POLITIK: Leitartikel
Gesundheitspolitik: Honorierung und Krisenmanagement


Die "Angemessenheit" war stets ein unbestimmter Rechtsbegriff, wie er im Sozialgesetzbuch (SGB) oft
vorkommt. Während sonst die Sozialgerichte bei der Klärung von Rechtsauslegungen meistens hilfreich gewesen sind – wenn auch nicht immer zur Freude der zahlungspflichtigen Krankenkassen –, haben sie sich bei
der Definition des Begriffs der "Angemessenheit" der Vergütung der ärztlichen Leistungen hinter dem
Vertragsgegenstand "Gesamtvergütung" in Sicherheit gebracht.

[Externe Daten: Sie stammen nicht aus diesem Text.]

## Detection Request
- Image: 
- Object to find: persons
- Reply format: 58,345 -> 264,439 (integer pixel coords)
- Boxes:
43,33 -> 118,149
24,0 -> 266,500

Bezieht sich aber die "Angemessenheit" auf
die Gesamtvergütung, sind es die Elemente, aus denen die Bewertung der ärztlichen Leistung abgeleitet wird –
der Bewertungsmaßstab und die Honorarverteilungsmaßstäbe (HVM) –, die zur Manövriermasse einer
Angemessenheit der Leistungsvergütung im einzelnen werden.
Zur Zeit gibt es keine stabilen Leistungspreise für die ärztliche Behandlung von Versicherten der gesetzlichen
Krankenkassen (GKV). Die "Honorargerechtigkeit", die von den Ärzten gefordert und die von den Patienten
erwartet wird, ist nicht einmal in den Durchschnittsbewertungen zu garantieren, in denen sich der PreisLeistungs-Bezug in der Vergütung vertragsärztlicher Behandlungen ohnehin aufgelöst hat. Der
"Wirtschaftsbereich Gesundheit" mit leistungsbezogenen Bewertungen der ärztlichen Arbeit ist zugunsten
anderer Bereiche der Marktwirtschaft in einen "Sondermarkt" mit zugeteilten Ressourcen verwandelt worden.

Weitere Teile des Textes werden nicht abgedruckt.